Bemerkenswert ist, wer diese Lücke benennt. Der ADAC Nordrhein spricht sich für dauerhaft mehr gezielte Kontrollen an Unfallschwerpunkten aus. Der Automobilclub von Deutschland fordert ebenfalls kontinuierliche Kontrollen und kritisiert lediglich den Zeitpunkt in der Hauptreisezeit; Kontrollen dürften nicht den Eindruck erwecken, vorrangig der Einnahmeerzielung zu dienen. Wenn Automobilclubs eine Verstetigung fordern, die die Verkehrspolitik nicht liefert, ist die Debatte nicht zwischen Fahrenden und Staat verlaufen, sondern quer dazu.

Individualisierung eines strukturellen Problems

Damit zeigt sich das vertraute Muster. Der Innenminister erklärt die hohen Unfallzahlen mit menschlichen Fehlern statt mit unglücklichen Umständen – Unachtsamkeit, Handynutzung, Alkohol, Rücksichtslosigkeit, Geschwindigkeit. Das ist nicht falsch. Es ist nur unvollständig auf eine Weise, die politisch bequem ist.

Denn die Frage, warum bestimmte Straßenquerschnitte zu hohem Tempo geradezu einladen, warum die Kontrollinfrastruktur an einem einzelnen Hersteller hing, warum Bußgeldhöhen und Kontrolldichte im europäischen Vergleich dort liegen, wo sie liegen, und warum ein Tempolimit auf Autobahnen unverhandelbar bleibt – diese Fragen richten sich an Entscheidungen, nicht an Fahrerinnen und Fahrer. Werden sie nicht gestellt, verschiebt sich die Verantwortung vollständig auf das Individuum am Steuer. Die Aktionswoche liefert dafür die passende Bühne: sichtbar, mediengängig, terminiert, folgenlos für alle strukturellen Weichenstellungen.

Bayern, das Saarland und Sachsen beteiligen sich in dieser Woche gar nicht erst.
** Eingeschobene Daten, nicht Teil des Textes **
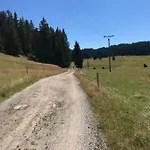 Lägenhet Polacek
Auch das gehört zum Bild – eine europaweit koordinierte Sicherheitsmaßnahme, deren Umsetzung an Landesgrenzen ausfranst, während die dauerhafte Überwachungstechnik, die tatsächlich wirkt, bundesweit abgeschaltet bleibt. Die Kontrollwoche ist nicht das Problem. Dass sie als Konzept ausgegeben wird, ist es.